Another approach to teaching says, “Student ideas are valuable whether they’re right or wrong. Their value is unrelated to their correctness.” Those teachers might look more closely at the student answers on that later question.
Those teachers might notice that these answers are all incorrect but …
they are more alike than different,
they contain a great deal that is correct,
they are valuable either way simply because people earnestly thought and expressed them.
The teacher can decide to share or not share that value with the class. There isn’t a third choice. And depending on the teacher’s choice here, their students are going to learn something very different about math and something very different about their own value.
This is politics.
People frequently disagree whether or not politics belongs in teaching. I believe this disagreement results from mismatching definitions of “politics,” one of which is probably better named “partisanship.”
Politics isn’t partisanship. It isn’t which party you belong to, who you voted for yesterday, or how you feel about who won. Instead, politics is the way a society defines which people have value and which people get value. Seen through that lens, teachers are unavoidably practicing politics in their classrooms every day.
In classrooms right now, teachers are defining who is valuable, whose ideas are valuable, whose ideas are worth sharing with the rest of the class, who gets which opportunities to learn, who gets to feel like they contributed to their classroom.
Given the infinite ideas students bring to their class and the finite time available to teachers, the teacher has to decide, “Will I ask questions that invite or suppress all of those ideas?” That’s a political question. If the teacher allows those ideas to reveal themselves, the teacher then has to decide, “What will I say about all of them? Which ones do I think are valuable? Which ones will I share?” Those are political questions too.
Unless you possess infinite time and energy, you cannot opt out of these questions. You are practicing politics—defining and sharing value with your students—every day.
I’m not of the mind that your lesson plan will save democracy. Reject that burden. Schools are far, far downstream from where we have concentrated power as a society. They are much more a passenger on the ship of state than the rudder.
But you are practicing your politics in your classroom every day. If you seek a more generous politics in your country, a more generous recognition and distribution of value, you can practice those politics in your classroom. You must. If you don’t, your odds of contributing to a different politics nationally are no better than chance, like kids who imagine they’ll play a meaningful role in a championship game four years from now without doing the daily practice when they had the opportunity.
Yes. Evidence for the correctness of this claim can be found in many ways. Easiest is to ask any adult who went to school as a kid: Did a teacher ever make you feel dumb?
Thank you for distinguishing between politics and partisanship. I wish more people grasped this distinction right about the time they start to criticize teachers, especially teachers of History. But as your post makes clear, we all communicate crucial messages about Value, independent of subject area or lesson content.
I agree, and thank you for reminding us that our work is ultimately about humans who are of infinite value.

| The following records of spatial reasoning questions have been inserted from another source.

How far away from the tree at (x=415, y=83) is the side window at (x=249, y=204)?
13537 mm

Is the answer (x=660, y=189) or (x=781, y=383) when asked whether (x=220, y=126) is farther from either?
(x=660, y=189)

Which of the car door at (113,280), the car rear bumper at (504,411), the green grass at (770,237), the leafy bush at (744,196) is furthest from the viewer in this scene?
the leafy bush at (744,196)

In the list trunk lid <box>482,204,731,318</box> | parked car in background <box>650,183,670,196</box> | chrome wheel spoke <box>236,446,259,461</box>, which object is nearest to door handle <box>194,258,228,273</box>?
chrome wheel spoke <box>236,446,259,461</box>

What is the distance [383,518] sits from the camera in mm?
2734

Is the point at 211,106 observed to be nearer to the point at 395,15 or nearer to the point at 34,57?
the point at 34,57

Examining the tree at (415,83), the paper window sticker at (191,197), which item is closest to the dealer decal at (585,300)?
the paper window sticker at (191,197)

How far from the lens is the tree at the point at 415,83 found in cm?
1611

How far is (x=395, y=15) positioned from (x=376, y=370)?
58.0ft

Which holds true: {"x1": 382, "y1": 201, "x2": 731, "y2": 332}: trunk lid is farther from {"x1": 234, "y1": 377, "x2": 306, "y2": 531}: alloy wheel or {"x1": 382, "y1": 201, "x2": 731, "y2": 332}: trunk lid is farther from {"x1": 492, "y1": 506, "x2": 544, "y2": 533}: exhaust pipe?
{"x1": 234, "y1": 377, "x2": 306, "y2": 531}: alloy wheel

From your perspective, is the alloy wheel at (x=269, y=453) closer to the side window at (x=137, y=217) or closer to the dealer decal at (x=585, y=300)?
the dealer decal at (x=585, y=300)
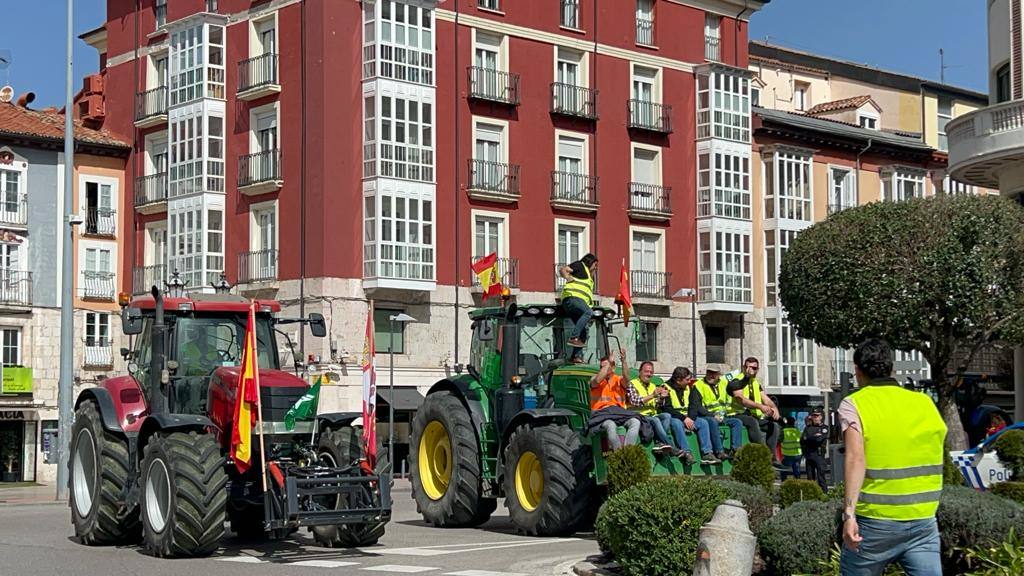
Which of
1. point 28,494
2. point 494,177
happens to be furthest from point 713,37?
point 28,494

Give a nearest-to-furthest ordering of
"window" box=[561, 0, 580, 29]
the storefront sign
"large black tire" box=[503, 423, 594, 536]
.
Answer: "large black tire" box=[503, 423, 594, 536] → the storefront sign → "window" box=[561, 0, 580, 29]

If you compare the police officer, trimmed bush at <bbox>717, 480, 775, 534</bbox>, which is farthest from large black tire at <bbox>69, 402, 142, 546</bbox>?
the police officer

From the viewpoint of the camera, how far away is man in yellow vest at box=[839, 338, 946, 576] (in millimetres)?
8609

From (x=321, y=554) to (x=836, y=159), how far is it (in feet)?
146

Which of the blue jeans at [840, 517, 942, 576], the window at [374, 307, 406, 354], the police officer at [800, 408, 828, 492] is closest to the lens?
the blue jeans at [840, 517, 942, 576]

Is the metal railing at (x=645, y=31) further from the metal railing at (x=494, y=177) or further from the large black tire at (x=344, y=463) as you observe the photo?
the large black tire at (x=344, y=463)

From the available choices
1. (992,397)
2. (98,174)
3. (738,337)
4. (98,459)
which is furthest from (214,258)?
(992,397)

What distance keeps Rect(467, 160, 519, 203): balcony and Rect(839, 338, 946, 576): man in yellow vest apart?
37.4 meters

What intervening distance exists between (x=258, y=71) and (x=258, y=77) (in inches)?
7.7

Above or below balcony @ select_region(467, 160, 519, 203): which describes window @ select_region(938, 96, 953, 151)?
above

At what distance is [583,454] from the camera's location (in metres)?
18.2

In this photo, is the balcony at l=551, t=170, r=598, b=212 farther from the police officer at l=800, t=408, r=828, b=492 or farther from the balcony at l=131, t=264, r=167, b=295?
the police officer at l=800, t=408, r=828, b=492

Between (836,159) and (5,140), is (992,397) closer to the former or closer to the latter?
(836,159)

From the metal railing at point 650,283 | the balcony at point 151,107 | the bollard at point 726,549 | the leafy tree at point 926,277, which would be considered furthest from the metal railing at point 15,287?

We are always practicing politics and we are always practicing ethics. Your post reminds me of a speech by Francis Su that made the internet go-round more than a decade ago. Maybe you're already familiar with it? https://www.francissu.com/post/the-lesson-of-grace-in-teaching Also John Dewey from Experience and Education: "What avail is it to win prescribed amounts of information about geography and history, to win the ability to read and write, if in the process the individual loses his own soul?" All kinds of connections coming together in my mind!